Consumption of advertisements should have age restrictions similar to cigarettes.
We haven't had cable/etc since 2005 and there was a period between '07 through maybe '13 where out kids weren't exposed to any TV commercials except for while visiting grandparents during holidays. The few commercials they saw over the years left a terrifyingly strong impression and desire for those products; they'd remember many, many months later. We still don't have cable, but unfortunately the expansion of content available on AppleTV has meant commercials jammed into everything. Contemplating returning to Netflix disc-only service and ending subscriptions to streamed content.
I'm curious what the effects of my seeing lots of TV ads during my childhood are. I honestly can't remember specific ads very well, but I'm sure that seeing thousands of soundbites glorifying instant gratification must have had some sort of an effect on me.
It's a very serious ethical issue. You might not have any exploitable weaknesses given the current technology, but other people do: alcoholism, pain medication, financial distress, loneliness, straight-up boredom...
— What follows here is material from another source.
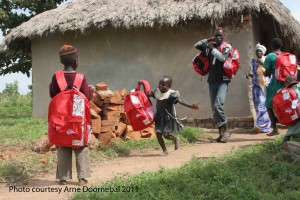 Girl running with Kinder Kit Uganda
I'm not much worried right now. I'm worried about where we are going, especially with machine learning. Take a look at the story of Target identifying when a girl was pregnant before her own father knew. Then apply this to any area where you have any reason at all to keep a secret. Maybe you are gay with parents who will rather you be homeless than living in their home. Maybe you have a mental illness but rather the rest of the world not know about it. Maybe you like democracy in a country where you aren't allowed to. Eventually they will find ways to tease this information out with all the data they have tracked about us.
Are you doing peer reviewed reproductible research, with both open source code and data and tyying to disprobe your hypothesis? </s>
Even researchers don't agree what are "acceptable" research findings [0].
I think that priming[1] would be an important factor to consider when doing "lot of" research. And, were someone going to dimiss it, they would need "extrordinary evidence" as the say goes.
Here is a testimonial of one of these "ideas" supporter:
"The first principle is that you must not fool yourself – and you are the easiest person to fool." -- Attrib. Richard Feynman (|p| < 0.05)
The fact that "[you] can't see how it would influence [you] much" is one of the features of biases.
Sure, but I'm saying I don't think the effect (which is non-zero) is manipulative enough to get annoyed about. I read people talking about ads as if you look at them and they compel you to buy something you never wanted.
How much are you really worried by this? Amazon know my purchasing history for over 5 years and the best they seem to do is show me offers for things similar to what I've already bought which I'm not going to buy again for a long time.
I admit seeing brands and advertising will introduce a bias but I can't see how it would influence me much when for important/expensive purchases I usually do a lot of research first.
I don't love advertising but if it's only unconsciously influencing me a tiny amount in return for many free services it doesn't really bother me.